Goals:
(1) Decide whether each statement agrees with the forum question below. (a) The remote program writes digits from 1 to 30 to a log file. (b) The author runs the commands manually. (c) The author finds that xargs and pipes solve the problem. For each, answer yes or no and quote the deciding words.
(2) List every command line in the forum question below that begins with ssh.
(3) Pick up the forum question about passing a remote PID to tail where it stops, and continue it after its last command line.

Document section:
How to pass the output from one command as value of argument of the next command

Question

I want to pass the result of a command as a value of an argument of the next command. I know there is xargs and pipe | but those don't really help.

I want to run the command tail -f --pid=$REMOTE_PID logs where REMOTE_PID is the PID of a program which is running on a remote server. It writes digits from 1 to 30 in a log file and sleep(1). So I want to display simultaneously the digits coming from the log file on the local machine. All this is done in a script, not manually !!

Here is what I have done so far but can't get the correct PID. In the first command, I put the & to release the shell, so that I can run the next command

ssh user@host 'nohup sh showdigits.sh' &
ssh user@host 'PID=`pgrep -f showdigits.sh` && tail --pid=$PID -f logs'

These commands work but I get several PIDs before gitting the right one:

tail: cannot open '8087' for reading: No such file or directory
tail: cannot open '8109' for reading: No such file or directory
==> logs <==
1
2
3
...

I tried another code :

ssh user@host 'nohup sh showdigits.sh' & 
ssh user@host "ps -ef | awk '/[s]howdigits.sh/{print $2}' > pid && tail --pid=`cat pid` -f logs"

Raw data:
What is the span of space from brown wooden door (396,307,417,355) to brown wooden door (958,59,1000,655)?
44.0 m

Answers for the exercise:
(1)
(a) Yes: "It writes digits from 1 to 30 in a log file and sleep(1)."
(b) No: "All this is done in a script, not manually !!"
(c) No: "I know there is xargs and pipe | but those don't really help."

(2)
ssh user@host 'nohup sh showdigits.sh' &
ssh user@host 'PID=`pgrep -f showdigits.sh` && tail --pid=$PID -f logs'
ssh user@host 'nohup sh showdigits.sh' &
ssh user@host "ps -ef | awk '/[s]howdigits.sh/{print $2}' > pid && tail --pid=`cat pid` -f logs"

(3)
I get this error :
cat: pid: No such file or directory
tail: : invalid PID

I want to have the only one PID of the script showdigits.sh and pass it to tail. Maybe is there a simpler solution ?

Thank you

Answer 1

Your strategy is:

1. Start a process
2. Disconnect and forget about it
3. Reconnect and try to find it
4. Follow it

You can simplify it by dropping step 2 and 3 entirely:

ssh user@host '
  nohup sh showdigits.sh &
  tail --pid=$! -f logs
'

(NB: using sh to run a script is a worst practice)

Answer 2

your grep is matching more than 1 result. first match is assigned to --pid= and others are interpreted as file names.
you have to pass it through head (or tail) before processing (depending on which pid you want)
PID=$(pgrep -f showdigits.sh | head -n1)